Women are less likely than men to receive training from their employers, according to a new study from Memorial University’s Faculty of Business.
The study, published in Perspectives in Labour and Income, shows that women continue to face barriers in the labour market, in terms of both earning and training.
“The less money you make and the less education you have, the less likely you are to receive employer supported training,” says Dr. Gordon Cooke, assistant professor of organizational behaviour and human resource management in the Faculty of Business Administration. “Among low-wage and less educated workers, women are significantly less likely than men to receive employer supported training.”

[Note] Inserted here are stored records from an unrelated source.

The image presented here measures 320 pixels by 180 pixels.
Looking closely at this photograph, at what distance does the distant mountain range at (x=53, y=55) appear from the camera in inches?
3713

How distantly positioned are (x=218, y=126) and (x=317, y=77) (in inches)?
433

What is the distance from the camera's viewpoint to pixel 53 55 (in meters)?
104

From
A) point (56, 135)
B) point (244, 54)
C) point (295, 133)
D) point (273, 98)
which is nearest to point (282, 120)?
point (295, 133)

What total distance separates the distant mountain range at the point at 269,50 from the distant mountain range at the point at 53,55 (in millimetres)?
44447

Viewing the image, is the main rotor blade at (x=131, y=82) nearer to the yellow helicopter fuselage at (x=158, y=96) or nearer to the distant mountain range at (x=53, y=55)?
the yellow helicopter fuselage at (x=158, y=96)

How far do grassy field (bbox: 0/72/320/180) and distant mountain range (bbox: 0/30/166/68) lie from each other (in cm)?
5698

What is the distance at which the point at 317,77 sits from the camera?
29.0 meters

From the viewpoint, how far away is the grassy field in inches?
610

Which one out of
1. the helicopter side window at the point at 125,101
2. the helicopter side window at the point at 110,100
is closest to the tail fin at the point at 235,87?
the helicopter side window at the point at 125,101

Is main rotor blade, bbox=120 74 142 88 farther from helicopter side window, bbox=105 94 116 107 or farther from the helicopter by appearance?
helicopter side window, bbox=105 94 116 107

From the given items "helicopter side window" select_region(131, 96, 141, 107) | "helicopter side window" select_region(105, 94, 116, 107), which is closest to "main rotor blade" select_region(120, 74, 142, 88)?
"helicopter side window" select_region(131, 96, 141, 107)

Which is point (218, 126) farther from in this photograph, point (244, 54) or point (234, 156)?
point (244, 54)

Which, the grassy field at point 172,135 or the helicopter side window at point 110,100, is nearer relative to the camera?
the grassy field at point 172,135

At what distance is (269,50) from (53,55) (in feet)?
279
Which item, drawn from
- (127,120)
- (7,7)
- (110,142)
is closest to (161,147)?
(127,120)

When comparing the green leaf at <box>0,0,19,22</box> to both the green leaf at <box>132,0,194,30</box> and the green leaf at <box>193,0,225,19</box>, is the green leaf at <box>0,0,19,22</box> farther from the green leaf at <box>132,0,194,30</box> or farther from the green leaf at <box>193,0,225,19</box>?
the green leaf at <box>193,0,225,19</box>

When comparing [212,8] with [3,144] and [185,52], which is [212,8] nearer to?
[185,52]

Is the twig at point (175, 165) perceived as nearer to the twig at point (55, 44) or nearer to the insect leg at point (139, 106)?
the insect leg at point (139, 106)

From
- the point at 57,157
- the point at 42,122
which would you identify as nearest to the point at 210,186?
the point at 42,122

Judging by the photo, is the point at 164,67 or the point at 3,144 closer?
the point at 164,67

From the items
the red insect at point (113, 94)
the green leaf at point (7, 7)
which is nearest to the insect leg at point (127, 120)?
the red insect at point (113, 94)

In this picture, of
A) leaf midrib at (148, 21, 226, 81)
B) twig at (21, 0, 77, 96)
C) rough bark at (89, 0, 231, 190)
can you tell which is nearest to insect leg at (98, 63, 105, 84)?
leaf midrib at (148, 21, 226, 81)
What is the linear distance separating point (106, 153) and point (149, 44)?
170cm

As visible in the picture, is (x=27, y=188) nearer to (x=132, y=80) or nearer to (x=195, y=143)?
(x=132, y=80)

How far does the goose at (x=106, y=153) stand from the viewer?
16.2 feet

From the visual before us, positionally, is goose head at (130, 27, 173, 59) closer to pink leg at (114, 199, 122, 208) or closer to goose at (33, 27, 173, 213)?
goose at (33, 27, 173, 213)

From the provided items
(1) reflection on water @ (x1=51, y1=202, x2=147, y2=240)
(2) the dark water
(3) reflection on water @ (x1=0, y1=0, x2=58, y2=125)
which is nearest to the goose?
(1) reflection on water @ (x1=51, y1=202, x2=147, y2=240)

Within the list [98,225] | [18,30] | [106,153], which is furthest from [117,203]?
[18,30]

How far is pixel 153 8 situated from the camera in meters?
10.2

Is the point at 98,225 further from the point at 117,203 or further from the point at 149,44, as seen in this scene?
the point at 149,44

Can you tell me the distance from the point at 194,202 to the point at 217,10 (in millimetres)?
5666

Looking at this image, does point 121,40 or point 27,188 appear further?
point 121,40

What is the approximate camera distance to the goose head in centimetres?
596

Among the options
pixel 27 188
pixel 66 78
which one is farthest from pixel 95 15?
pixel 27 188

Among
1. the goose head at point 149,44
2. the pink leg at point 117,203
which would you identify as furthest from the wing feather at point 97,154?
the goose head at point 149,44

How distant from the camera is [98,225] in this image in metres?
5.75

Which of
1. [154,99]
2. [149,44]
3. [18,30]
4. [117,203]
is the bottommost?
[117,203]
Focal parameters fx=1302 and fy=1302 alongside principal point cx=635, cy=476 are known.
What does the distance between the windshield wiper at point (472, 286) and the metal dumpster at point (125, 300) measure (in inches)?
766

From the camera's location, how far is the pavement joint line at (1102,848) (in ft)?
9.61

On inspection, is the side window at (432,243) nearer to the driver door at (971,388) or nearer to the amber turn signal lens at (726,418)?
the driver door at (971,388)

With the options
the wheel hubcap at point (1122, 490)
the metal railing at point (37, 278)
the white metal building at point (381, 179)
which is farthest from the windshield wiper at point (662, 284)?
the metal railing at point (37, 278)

Dr. Cooke, along with co-investigators Isik Zeytinoglu and James Chowhan, both of the DeGroote School of Business at McMaster University, used Statistics Canada’s 2005 Workplace and Employee Survey (WES) to analyze employer-supported training. The WES is comprised of data from 24,197 employees from 6,693 workplaces. The research and analysis are based on data produced by Statistics Canada and the opinions expressed do not represent the views of Statistics Canada.
The researchers found that workers at the low end of the earnings scale, workers with less education, non-unionized workers, and women are all less likely than other workers to receive employer-sponsored training. Moreover, they are also less likely to decline it when it is offered, potentially indicating that they value training more than others. Within each of the first three categories, women also lag behind comparable men in receiving training.
“Training increases earning potential and access to higher-quality employment opportunities,” Dr. Cooke explained. “Having a highly trained workforce also benefits employers in terms of productivity and adaptability, allowing them to achieve and maintain a competitive advantage in today’s global business market.”